Almost half of the loans in domestic currency taken out in Romania are currently based on the ROBOR index. The financial analyst Adrian Negrescu says a lot of Romanians now have to pay 50% or even 80% higher instalments then last year.
A first solution would be to switch to the consumer loan reference index (IRCC), so that instalments may drop for 1-2 years, Adrian Negrescu believes:
Adrian Negrescu: “In order to switch from Robor to IRCC, borrowers only need to go to the bank where they have taken out the loan and submit an application, which is usually resolved within 30 days. It is a lawful request that banks are bound to comply with as quickly as possible. If indeed the bank in question denies the application, which is a possibility, the solution is to take the matter to the Banking Dispute Settlement Centre (CSALB), an institution that helps people, free of charge, to negotiate new lending terms and conditions with banks.”
Another option is loan refinancing, based on offers from various banks. For those who lose their jobs, the only solution is to postpone repayment for a few months, until they manage to get hired.
Adrian Negrescu: “For those experiencing difficulties, i.e. who fail to get a new job, personal bankruptcy or transferring an asset in lieu of payment are 2 other options that may help them get rid of the burden of a loan they can no longer afford.”
The financial analyst also warns that as long as inflation remains high, interest rates will continue to go up. He says ROBOR is expected to reach 9% in the forthcoming period.
A rise in the key interest rate is the most frequently used measure by central banks, which are in charge of securing price stability, when they try to keep inflation in check. To reduce the cash available in the market, they raise interests and thus deter further borrowing.
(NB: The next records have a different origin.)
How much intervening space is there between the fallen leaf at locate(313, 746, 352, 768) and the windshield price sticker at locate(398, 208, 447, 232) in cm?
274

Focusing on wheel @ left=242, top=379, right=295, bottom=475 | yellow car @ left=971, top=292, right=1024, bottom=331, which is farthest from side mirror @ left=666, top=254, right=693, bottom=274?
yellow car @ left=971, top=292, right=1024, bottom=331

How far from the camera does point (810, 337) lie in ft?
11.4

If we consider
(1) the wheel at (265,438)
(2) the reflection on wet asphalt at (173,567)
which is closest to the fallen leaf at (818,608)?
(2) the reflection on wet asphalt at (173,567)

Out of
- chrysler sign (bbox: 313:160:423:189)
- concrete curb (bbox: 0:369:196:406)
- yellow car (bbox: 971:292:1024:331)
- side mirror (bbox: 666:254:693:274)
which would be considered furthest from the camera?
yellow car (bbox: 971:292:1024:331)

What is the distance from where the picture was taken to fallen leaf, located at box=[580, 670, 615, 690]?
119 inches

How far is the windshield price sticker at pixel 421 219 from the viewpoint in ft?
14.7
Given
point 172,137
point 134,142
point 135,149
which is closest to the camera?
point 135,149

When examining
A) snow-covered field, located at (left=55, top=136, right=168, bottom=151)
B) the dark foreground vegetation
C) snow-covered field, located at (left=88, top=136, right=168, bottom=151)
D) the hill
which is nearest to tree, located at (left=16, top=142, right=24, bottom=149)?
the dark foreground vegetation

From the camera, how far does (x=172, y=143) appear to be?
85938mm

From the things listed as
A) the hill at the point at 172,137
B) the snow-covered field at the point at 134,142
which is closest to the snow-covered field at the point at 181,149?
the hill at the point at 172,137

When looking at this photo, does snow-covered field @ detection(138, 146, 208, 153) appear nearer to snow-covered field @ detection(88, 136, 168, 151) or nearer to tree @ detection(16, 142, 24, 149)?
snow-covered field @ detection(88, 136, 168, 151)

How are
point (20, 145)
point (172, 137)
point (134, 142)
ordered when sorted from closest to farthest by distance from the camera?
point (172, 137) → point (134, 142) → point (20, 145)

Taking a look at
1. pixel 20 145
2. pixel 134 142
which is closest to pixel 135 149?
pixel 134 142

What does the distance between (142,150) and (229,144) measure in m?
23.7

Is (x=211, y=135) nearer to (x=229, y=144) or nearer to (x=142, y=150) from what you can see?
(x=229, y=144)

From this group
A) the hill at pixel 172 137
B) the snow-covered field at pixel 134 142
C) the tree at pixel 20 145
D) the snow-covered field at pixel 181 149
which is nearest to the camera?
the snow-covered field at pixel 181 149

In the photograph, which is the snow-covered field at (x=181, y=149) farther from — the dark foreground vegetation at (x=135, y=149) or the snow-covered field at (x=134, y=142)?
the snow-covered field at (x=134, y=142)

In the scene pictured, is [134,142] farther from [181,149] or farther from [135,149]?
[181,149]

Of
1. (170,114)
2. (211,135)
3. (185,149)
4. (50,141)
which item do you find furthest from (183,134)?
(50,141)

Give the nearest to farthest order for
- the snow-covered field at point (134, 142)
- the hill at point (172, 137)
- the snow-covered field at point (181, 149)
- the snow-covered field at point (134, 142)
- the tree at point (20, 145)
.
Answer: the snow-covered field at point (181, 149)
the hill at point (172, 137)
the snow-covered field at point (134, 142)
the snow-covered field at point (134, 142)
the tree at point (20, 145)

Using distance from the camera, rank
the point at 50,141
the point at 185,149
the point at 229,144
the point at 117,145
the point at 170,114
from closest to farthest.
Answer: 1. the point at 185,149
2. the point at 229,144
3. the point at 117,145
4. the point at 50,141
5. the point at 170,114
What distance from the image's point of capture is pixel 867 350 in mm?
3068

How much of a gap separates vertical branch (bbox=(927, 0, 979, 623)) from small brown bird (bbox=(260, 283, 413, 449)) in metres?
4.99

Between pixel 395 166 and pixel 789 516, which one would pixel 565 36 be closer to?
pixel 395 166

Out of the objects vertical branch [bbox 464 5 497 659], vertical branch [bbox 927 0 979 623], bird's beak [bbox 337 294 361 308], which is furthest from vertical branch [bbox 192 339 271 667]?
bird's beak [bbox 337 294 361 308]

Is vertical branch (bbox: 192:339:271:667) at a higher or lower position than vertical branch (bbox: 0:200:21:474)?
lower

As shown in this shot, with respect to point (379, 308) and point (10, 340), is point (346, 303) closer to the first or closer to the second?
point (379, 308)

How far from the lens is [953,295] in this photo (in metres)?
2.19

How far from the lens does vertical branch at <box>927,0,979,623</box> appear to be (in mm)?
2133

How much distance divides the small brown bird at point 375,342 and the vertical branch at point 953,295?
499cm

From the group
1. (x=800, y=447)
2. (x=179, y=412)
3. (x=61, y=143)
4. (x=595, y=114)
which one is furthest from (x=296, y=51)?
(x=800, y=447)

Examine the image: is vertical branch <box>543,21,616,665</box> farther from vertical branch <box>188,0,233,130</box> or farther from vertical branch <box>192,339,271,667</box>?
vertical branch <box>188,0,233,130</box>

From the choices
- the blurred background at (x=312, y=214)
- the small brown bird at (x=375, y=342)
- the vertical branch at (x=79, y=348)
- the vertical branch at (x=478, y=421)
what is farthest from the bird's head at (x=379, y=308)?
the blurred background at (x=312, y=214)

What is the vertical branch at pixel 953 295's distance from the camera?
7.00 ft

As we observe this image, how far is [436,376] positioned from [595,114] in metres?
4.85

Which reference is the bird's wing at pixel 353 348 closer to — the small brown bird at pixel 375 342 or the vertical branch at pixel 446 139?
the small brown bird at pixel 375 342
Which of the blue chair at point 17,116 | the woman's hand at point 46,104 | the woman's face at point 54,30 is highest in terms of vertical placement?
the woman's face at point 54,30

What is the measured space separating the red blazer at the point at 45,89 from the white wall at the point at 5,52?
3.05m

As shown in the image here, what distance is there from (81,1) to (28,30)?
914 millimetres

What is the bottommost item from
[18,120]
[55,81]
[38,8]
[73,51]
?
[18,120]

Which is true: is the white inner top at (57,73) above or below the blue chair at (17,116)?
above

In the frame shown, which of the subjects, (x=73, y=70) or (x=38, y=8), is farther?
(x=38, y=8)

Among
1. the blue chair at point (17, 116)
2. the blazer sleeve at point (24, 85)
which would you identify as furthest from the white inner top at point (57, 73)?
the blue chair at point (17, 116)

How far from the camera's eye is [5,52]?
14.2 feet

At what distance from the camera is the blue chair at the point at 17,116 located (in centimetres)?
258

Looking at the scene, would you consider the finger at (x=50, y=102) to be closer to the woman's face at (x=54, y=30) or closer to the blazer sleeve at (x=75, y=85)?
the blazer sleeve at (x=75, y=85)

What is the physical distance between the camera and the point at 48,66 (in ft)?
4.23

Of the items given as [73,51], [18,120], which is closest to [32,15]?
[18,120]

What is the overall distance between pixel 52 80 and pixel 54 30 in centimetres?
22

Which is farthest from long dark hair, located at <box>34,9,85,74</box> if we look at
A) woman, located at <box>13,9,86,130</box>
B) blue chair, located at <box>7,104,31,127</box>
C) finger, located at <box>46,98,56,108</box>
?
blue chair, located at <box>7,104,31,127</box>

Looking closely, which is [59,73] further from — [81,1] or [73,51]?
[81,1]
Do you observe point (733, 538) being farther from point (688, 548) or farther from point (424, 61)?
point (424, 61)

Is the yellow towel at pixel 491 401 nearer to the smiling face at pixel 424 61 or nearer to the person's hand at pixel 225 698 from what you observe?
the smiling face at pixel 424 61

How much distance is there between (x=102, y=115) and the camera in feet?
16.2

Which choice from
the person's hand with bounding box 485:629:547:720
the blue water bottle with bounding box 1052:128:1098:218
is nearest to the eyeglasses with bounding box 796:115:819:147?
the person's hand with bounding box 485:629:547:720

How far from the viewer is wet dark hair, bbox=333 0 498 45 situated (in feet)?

But the measure also impacts older loans, in that it pushes variable interests up. The more expensive the loans given by central banks to commercial banks, the higher the interest rates in the interbank market.
At European level, several central banks have increased interest rates because of the global economic situation. Europe has been struggling with the COVID-19 pandemic, which has upset supply chains, and in addition, since February, the war in Ukraine and the sanctions against Russia have been shattering the energy market. (AMP)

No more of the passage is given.